**YOUR TASKS**
1. According to the text on standard work, what three main reasons does it give for standardizing work?
2. Pick up the text on standard work after its last sentence and keep it going.

**EXTRACT TO READ**
★ ★ ★ ★ ★

When we talk about standard work, notions of widespread conformity and rigid repetition most likely come to mind. This though can lead some to think there is only one way to implement standard work.
But did you know there are 4 different types of standard work?
While standardization does naturally imply that there is one best standard process, the act of standardization is fairly wide and expansive, meaning that businesses can implement standard work using a host of different standardization methods.
Understanding the 4 types of standard work is extremely beneficial as it allows businesses to augment their standardization processes to match the specific needs of their working environment, customers, and products.
The 4 types of standard work are:
- Long Cycle
- Business Process
Let’s take an in-depth look at each type of standard work, learn the strategies and solutions that help implement them, and discover the processes that are most suited to each one.
Why Should You Standardize Work?
But first, we should answer the question: What is the purpose of standard work?
While there are innumerable reasons to implement any type of standard work, there are 3 answers that often rise above the rest.
The most immediate answer is uniformity. If workers assemble a product using one uniform process, then every final product should be the same. This uniformity helps companies immediately increase their overall quality and consistency.
Similarly, standardization improves production speeds. Companies without standardization are likely to experience varying production times since there is no set standard work sequence, cycle time, or takt time. But if all workers are using the same practices and procedures, then production times should become more regulated and faster, regardless of the employee.
Standardized processes are a powerhouse for continuous improvement. With a set standard, companies gain a clear understanding of the exact processes currently used and a clear basis from which to improve. This standard allows companies to easily identify deviations from the standard, enact incremental improvements, and stabilize performance.
Standardized Work vs. Irregular Work
For example, let’s imagine a company without a standardized procedure. This company builds toy cars and has a well-experienced group of workers. For the most part, every worker knows how to assemble the cars. However, each worker has a different method based on their personal experience and preference.
In this case, there are a few problems:
- Quality is irregular since many processes are performed for one product.
- Cycle times vary depending on the individual worker.
- Improving the process is practically at a standstill since there is very little confirmed current process to improve.

★ ★ ★ ★ ★

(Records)
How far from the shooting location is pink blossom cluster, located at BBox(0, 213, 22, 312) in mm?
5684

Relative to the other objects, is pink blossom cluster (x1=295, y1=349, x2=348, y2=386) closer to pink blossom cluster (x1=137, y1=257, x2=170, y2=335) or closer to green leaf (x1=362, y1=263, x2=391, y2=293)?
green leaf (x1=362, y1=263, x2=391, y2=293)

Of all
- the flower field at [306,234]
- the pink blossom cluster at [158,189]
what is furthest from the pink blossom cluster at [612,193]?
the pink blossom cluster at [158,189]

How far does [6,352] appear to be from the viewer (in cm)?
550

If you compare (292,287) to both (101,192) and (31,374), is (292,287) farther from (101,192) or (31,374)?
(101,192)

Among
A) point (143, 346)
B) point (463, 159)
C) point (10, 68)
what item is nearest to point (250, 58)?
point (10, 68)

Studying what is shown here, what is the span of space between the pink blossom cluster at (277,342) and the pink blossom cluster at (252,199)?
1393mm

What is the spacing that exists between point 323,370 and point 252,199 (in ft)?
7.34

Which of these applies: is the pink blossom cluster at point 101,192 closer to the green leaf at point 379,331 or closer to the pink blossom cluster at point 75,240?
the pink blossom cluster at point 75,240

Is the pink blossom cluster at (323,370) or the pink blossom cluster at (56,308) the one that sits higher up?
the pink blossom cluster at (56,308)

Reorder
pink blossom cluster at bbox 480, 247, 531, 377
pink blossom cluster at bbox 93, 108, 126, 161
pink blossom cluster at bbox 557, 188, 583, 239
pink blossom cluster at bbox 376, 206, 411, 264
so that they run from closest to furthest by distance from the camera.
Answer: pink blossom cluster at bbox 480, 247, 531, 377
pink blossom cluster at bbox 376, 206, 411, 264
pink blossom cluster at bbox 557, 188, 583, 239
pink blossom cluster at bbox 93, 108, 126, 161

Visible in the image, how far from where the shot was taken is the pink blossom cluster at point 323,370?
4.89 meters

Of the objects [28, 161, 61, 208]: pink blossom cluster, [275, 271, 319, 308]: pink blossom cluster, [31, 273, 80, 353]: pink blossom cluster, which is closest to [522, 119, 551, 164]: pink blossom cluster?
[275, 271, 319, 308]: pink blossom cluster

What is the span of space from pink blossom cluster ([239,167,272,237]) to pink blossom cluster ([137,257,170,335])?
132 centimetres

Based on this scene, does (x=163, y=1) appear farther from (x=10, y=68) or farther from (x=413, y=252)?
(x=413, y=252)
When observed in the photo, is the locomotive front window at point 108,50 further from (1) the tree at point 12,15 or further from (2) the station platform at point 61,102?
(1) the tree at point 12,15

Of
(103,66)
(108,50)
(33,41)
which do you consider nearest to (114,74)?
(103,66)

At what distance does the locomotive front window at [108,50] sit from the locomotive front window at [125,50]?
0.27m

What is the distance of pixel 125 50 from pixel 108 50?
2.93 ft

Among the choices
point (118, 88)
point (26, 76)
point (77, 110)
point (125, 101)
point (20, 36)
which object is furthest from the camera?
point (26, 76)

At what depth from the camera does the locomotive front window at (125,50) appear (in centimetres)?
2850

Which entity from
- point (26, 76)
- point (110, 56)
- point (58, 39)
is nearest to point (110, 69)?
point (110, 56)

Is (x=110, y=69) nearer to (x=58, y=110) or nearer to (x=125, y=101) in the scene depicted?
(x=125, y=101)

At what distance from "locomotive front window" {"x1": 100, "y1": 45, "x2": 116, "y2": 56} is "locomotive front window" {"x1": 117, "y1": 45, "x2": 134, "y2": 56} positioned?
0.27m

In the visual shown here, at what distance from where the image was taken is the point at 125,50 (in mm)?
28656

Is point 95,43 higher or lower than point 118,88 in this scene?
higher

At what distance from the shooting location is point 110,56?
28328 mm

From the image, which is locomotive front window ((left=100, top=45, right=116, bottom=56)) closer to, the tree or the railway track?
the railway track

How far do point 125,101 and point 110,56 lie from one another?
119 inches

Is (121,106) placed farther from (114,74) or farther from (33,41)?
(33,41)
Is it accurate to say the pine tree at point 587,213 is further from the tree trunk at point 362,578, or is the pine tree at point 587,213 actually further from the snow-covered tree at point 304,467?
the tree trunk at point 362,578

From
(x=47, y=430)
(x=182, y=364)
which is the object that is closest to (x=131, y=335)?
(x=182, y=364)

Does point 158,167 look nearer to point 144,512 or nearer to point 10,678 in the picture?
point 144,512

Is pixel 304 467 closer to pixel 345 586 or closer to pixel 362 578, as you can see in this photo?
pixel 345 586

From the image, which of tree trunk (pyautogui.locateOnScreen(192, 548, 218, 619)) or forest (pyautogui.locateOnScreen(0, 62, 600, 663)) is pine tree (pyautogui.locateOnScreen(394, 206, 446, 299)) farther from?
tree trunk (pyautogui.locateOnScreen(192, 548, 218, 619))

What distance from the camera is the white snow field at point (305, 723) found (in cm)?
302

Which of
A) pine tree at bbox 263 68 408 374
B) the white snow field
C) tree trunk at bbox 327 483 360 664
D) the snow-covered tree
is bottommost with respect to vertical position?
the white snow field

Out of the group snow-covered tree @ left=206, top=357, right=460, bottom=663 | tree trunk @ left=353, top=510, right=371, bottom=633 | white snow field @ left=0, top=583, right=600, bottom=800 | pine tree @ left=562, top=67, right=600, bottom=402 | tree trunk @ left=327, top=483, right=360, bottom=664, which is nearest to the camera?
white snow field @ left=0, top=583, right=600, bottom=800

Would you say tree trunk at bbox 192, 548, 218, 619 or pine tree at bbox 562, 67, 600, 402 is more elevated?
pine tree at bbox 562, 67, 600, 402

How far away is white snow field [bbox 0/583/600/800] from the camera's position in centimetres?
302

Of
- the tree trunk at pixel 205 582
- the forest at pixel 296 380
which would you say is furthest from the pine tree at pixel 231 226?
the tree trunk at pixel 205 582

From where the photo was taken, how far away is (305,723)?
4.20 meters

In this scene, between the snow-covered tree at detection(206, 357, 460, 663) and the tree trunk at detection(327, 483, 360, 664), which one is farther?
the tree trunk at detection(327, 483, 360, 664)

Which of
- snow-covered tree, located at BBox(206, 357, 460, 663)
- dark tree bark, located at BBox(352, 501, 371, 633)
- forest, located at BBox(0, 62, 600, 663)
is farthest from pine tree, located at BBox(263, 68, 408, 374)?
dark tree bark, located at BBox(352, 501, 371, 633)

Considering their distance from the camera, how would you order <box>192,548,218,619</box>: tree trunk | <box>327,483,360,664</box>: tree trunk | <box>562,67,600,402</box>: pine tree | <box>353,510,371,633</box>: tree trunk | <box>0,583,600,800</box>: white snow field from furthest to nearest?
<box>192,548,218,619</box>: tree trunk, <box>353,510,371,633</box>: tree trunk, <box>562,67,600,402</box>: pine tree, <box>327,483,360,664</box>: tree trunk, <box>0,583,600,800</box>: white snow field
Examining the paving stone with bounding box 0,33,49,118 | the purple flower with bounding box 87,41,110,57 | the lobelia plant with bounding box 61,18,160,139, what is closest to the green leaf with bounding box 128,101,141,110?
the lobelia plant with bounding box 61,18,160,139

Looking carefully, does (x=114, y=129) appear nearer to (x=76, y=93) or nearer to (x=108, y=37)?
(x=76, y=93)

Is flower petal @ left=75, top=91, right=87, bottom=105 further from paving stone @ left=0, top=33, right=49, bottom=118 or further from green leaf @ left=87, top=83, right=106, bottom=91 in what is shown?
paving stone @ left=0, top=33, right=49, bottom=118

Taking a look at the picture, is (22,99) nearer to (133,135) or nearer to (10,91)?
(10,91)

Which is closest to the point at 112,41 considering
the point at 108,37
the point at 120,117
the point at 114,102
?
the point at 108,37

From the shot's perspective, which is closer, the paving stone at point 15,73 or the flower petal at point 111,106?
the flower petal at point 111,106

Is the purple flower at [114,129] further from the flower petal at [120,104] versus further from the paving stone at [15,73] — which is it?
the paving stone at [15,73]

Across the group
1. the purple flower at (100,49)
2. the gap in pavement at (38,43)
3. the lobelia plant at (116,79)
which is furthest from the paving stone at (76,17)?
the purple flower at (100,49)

★ ★ ★ ★ ★

**EXPECTED RESULTS**
1. Uniformity, faster production speeds, and continuous improvement.

2.
Now, this company has a competitor who has embraced a repetitive style of standard work. They are able to circumvent the above issues simply by employing digital work instructions that guide employees through their best procedures.
- Quality is consistent since employees produce each toy car the same way.
- Cycle times are predictable due to the consistent methods employed.
- Continuous improvement initiatives are constantly advancing because they have a solid idea of where they are and a structured plan for where they are going.
While our first company may think there is nothing wrong with their production style, comparatively, we can see that the second company is poised for growth in the future since they have a firm footing to push from.
The 4 Types of Standard Work
Now that we’ve covered the purpose of standard work, let’s explore the 4 types of standard work.
Type 1. Repetitive Work
Repetitive is the most well-known type of standard work out there as it was made famous by Henry Ford (father of the assembly line) and his Ford Model T in 1913. In many ways, this repetitive style of standard work was the beginning of modern standardization practices.
Henry Ford simplified the 3000-part assembly process into 84 different steps. Then, instead of teams building cars separately, each worker was given one task and then repeated the same process over and over again.
At the time, Ford employees were following a repetitive standard work model where they simply repeated process A.1 while other workers down the line repeated process A.2 and so on.
This new repetitive assembly line enabled workers to become very proficient at their assigned tasks while also decreasing the production time of one car from 12 hours to 1 hour and 33 minutes.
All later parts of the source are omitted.